The problem - Write out exactly, please, the lines from the one containing "Looking closely, is" to the end of the material.

Given records -

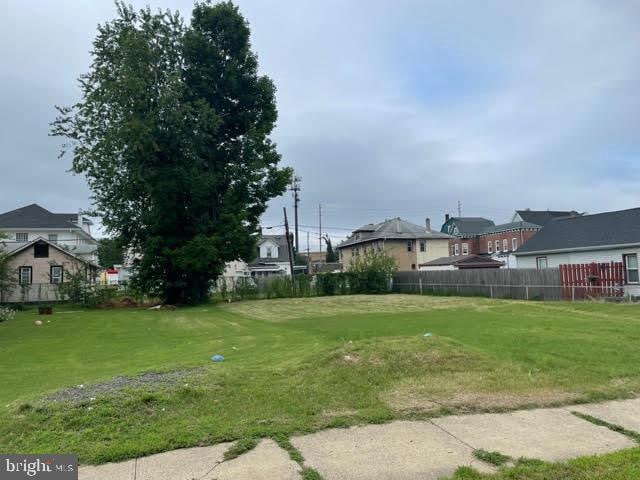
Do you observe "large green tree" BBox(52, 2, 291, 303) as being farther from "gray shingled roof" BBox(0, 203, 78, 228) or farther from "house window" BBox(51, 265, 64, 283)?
"gray shingled roof" BBox(0, 203, 78, 228)

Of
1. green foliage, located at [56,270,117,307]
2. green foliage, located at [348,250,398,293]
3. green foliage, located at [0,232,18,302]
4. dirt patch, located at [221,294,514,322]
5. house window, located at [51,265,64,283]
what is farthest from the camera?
green foliage, located at [348,250,398,293]

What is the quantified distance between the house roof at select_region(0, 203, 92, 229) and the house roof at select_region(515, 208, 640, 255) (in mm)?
48039

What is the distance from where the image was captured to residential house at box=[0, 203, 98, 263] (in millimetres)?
51688

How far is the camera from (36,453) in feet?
13.7

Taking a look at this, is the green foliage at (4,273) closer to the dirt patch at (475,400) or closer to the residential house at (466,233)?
the dirt patch at (475,400)

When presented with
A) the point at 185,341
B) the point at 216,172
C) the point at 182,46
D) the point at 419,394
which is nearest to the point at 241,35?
the point at 182,46

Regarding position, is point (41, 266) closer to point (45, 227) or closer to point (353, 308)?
point (45, 227)

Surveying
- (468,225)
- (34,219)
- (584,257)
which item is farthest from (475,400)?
(468,225)

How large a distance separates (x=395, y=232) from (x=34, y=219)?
40.1 meters

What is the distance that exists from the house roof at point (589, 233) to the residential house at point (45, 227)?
42.4m

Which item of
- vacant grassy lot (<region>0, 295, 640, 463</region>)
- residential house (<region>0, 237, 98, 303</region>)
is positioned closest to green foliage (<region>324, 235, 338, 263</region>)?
residential house (<region>0, 237, 98, 303</region>)

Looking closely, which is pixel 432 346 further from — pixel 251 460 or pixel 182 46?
pixel 182 46

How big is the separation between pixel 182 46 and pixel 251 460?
31532 mm

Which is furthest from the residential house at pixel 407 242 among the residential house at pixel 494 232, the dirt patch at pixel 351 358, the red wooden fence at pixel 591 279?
the dirt patch at pixel 351 358
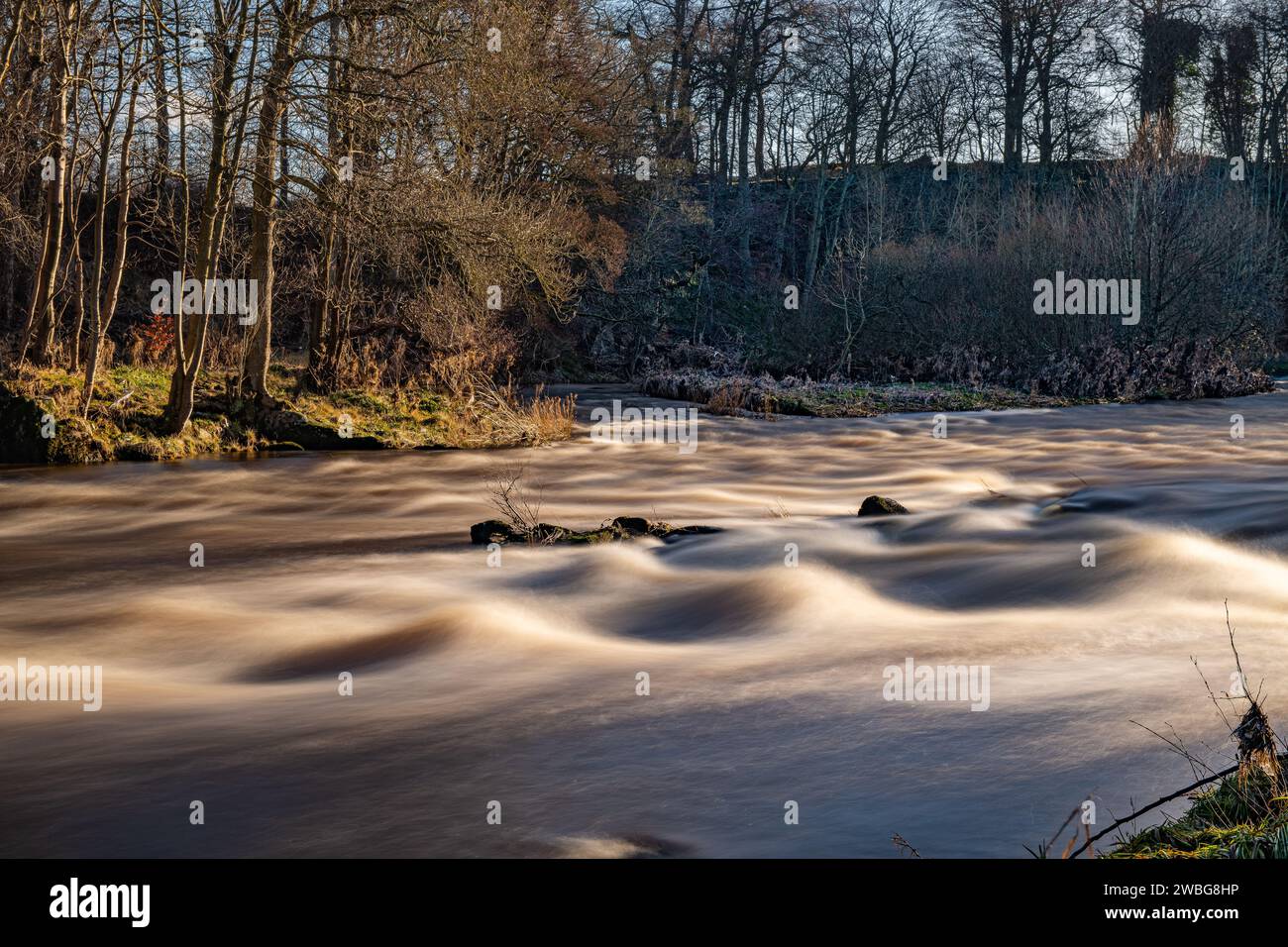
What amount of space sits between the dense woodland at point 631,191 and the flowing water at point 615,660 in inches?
214

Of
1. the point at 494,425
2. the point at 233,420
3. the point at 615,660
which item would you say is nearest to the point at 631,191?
the point at 494,425

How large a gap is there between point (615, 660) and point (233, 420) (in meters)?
13.6

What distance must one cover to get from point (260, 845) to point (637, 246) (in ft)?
112

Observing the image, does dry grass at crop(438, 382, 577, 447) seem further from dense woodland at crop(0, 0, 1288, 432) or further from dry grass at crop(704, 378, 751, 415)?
dry grass at crop(704, 378, 751, 415)

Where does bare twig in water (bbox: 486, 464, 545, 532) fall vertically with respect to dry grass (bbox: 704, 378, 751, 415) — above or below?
below

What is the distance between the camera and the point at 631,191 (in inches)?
1475

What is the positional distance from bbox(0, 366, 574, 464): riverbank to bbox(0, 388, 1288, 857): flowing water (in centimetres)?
122

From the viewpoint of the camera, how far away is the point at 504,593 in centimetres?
944

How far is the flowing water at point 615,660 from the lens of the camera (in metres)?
4.79

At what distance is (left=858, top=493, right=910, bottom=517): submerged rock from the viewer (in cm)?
1310
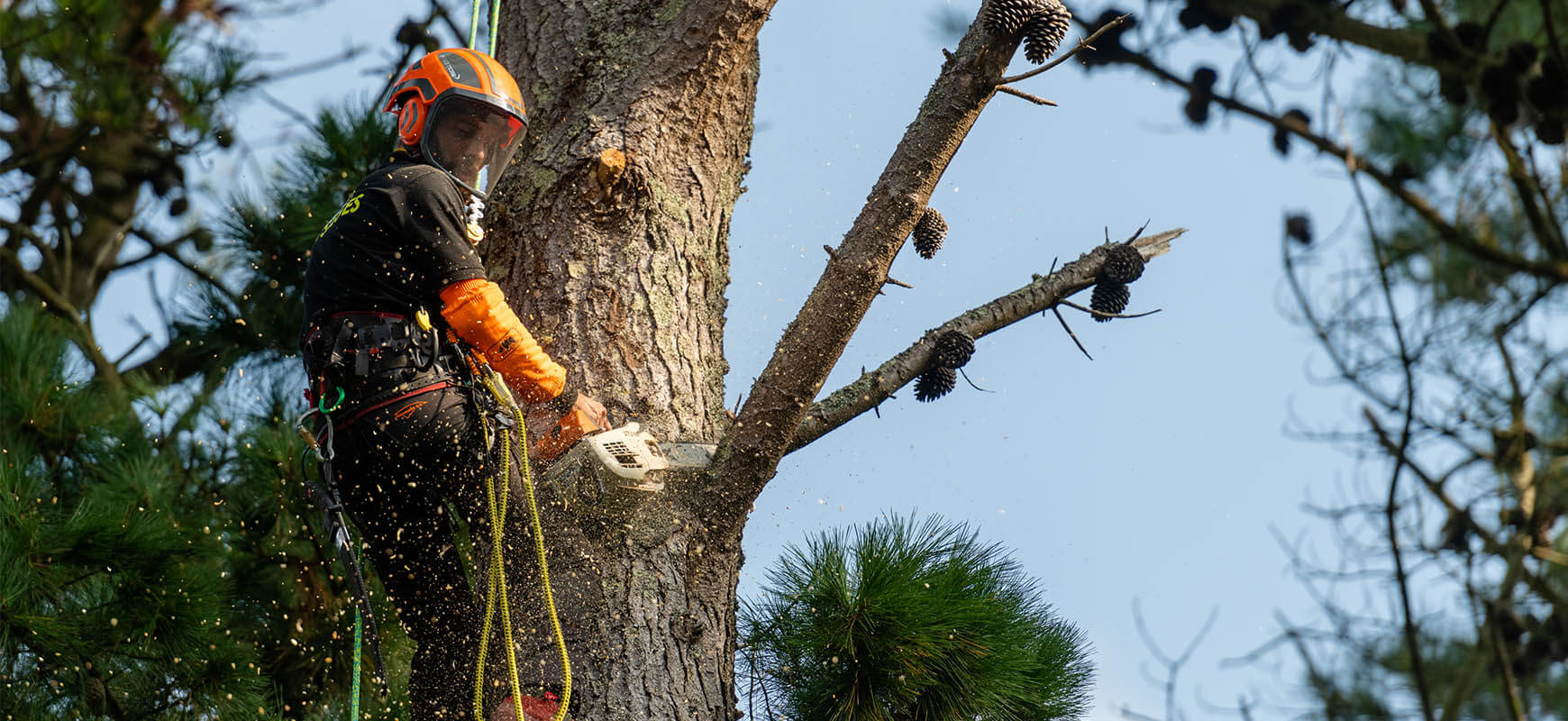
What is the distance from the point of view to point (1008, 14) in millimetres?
2646

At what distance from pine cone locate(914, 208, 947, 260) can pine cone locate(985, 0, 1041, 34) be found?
0.95 meters

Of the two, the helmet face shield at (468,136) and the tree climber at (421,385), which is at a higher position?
the helmet face shield at (468,136)

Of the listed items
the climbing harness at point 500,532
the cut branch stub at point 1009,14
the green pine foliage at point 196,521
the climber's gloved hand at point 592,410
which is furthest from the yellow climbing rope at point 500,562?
the cut branch stub at point 1009,14

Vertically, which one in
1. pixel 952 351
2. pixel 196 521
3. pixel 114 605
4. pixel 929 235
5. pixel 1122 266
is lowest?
pixel 114 605

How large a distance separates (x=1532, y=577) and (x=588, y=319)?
2475 millimetres

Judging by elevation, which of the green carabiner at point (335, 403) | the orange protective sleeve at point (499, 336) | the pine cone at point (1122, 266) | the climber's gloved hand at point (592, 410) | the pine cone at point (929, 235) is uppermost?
the pine cone at point (1122, 266)

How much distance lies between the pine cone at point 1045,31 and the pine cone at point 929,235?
2.81ft

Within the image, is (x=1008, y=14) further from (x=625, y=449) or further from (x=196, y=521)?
(x=196, y=521)

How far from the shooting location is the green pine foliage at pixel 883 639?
3.18 meters

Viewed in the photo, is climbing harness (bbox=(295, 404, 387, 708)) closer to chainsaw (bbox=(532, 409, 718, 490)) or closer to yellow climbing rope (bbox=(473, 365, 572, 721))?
yellow climbing rope (bbox=(473, 365, 572, 721))

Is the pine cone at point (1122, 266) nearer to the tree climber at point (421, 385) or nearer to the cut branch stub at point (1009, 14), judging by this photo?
the cut branch stub at point (1009, 14)

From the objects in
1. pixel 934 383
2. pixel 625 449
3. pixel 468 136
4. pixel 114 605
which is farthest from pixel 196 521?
pixel 934 383

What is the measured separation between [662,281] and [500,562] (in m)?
0.91

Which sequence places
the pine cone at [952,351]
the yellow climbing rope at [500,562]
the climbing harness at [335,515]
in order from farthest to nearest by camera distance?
the pine cone at [952,351], the climbing harness at [335,515], the yellow climbing rope at [500,562]
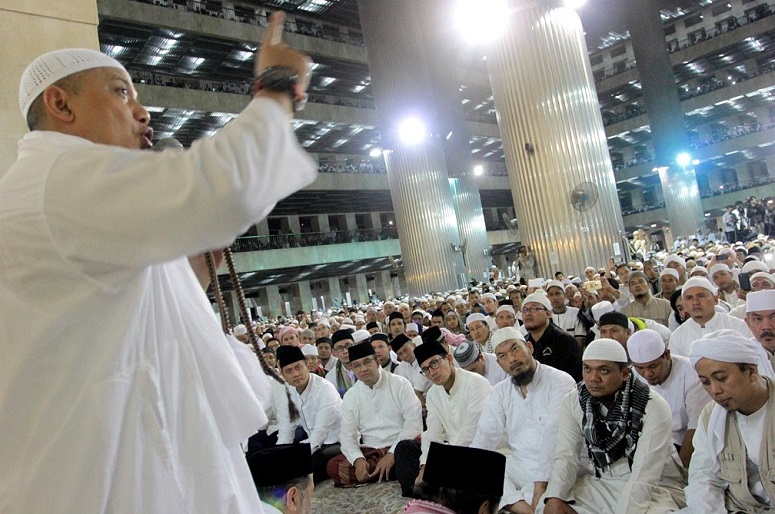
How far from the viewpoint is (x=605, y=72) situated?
2858 cm

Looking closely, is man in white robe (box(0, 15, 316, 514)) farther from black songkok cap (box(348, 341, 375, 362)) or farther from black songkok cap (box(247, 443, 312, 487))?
black songkok cap (box(348, 341, 375, 362))

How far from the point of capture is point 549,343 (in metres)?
4.41

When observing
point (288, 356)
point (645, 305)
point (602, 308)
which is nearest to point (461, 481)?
point (288, 356)

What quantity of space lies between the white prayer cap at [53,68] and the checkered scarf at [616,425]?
2.62m

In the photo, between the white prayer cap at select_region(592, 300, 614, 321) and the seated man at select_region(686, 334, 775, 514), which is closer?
the seated man at select_region(686, 334, 775, 514)

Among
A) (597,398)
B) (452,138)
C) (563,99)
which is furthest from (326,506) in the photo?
(452,138)

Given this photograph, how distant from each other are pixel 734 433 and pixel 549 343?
2122 millimetres

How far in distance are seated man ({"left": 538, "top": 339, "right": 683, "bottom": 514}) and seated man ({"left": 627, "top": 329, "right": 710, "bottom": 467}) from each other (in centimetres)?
42

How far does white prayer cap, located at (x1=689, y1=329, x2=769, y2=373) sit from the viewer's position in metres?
2.28

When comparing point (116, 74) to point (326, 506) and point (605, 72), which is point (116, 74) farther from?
point (605, 72)

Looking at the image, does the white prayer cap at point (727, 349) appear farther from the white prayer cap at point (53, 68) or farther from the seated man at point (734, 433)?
the white prayer cap at point (53, 68)

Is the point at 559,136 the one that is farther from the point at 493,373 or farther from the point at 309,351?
the point at 493,373

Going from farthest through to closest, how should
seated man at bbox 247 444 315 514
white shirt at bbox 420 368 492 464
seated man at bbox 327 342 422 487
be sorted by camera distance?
seated man at bbox 327 342 422 487 < white shirt at bbox 420 368 492 464 < seated man at bbox 247 444 315 514

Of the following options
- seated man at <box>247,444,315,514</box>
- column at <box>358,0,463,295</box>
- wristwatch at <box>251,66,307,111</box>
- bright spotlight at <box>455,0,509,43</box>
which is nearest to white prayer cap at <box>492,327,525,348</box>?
seated man at <box>247,444,315,514</box>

Result for this task -
Looking closely, is man in white robe (box(0, 15, 316, 514)) farther from black songkok cap (box(348, 341, 375, 362)) or farther from black songkok cap (box(247, 443, 312, 487))?
black songkok cap (box(348, 341, 375, 362))

How far from the point of capture is point 549,343 (in metres)?
4.41

When observing
point (288, 356)
point (645, 305)
point (602, 308)
which is nearest to point (461, 481)?
point (288, 356)

What quantity of space lies between the white prayer cap at [53,68] and the checkered scarf at [616,425]?
2.62m

In the photo, between the white prayer cap at select_region(592, 300, 614, 321) and the seated man at select_region(686, 334, 775, 514), which is closer?
the seated man at select_region(686, 334, 775, 514)

Among
A) (597,398)
B) (452,138)
C) (563,99)
which is furthest from (326,506) in the photo?
(452,138)

Given this photograph, how distant from each other are pixel 734 433 and pixel 549 343?
2122 millimetres

How far in distance are seated man ({"left": 538, "top": 339, "right": 683, "bottom": 514}) and seated man ({"left": 627, "top": 329, "right": 710, "bottom": 467}) from each other (in centimetres)?
42

How far does white prayer cap, located at (x1=689, y1=329, x2=769, y2=373) sit from the viewer's position in metres?
2.28

When comparing point (116, 74) to point (326, 506) and point (605, 72), which is point (116, 74) farther from?
point (605, 72)

Looking at the image, does the white prayer cap at point (727, 349) appear farther from the white prayer cap at point (53, 68) or farther from the seated man at point (734, 433)?
the white prayer cap at point (53, 68)

Is the point at 559,136 the one that is farther from the point at 493,373 or farther from the point at 309,351?
the point at 493,373

Going from farthest through to closest, how should
seated man at bbox 247 444 315 514
white shirt at bbox 420 368 492 464
seated man at bbox 327 342 422 487
be sorted by camera distance?
seated man at bbox 327 342 422 487 < white shirt at bbox 420 368 492 464 < seated man at bbox 247 444 315 514

Of the following options
- seated man at <box>247,444,315,514</box>
- column at <box>358,0,463,295</box>
- wristwatch at <box>251,66,307,111</box>
- bright spotlight at <box>455,0,509,43</box>
which is nearest to white prayer cap at <box>492,327,525,348</box>?
seated man at <box>247,444,315,514</box>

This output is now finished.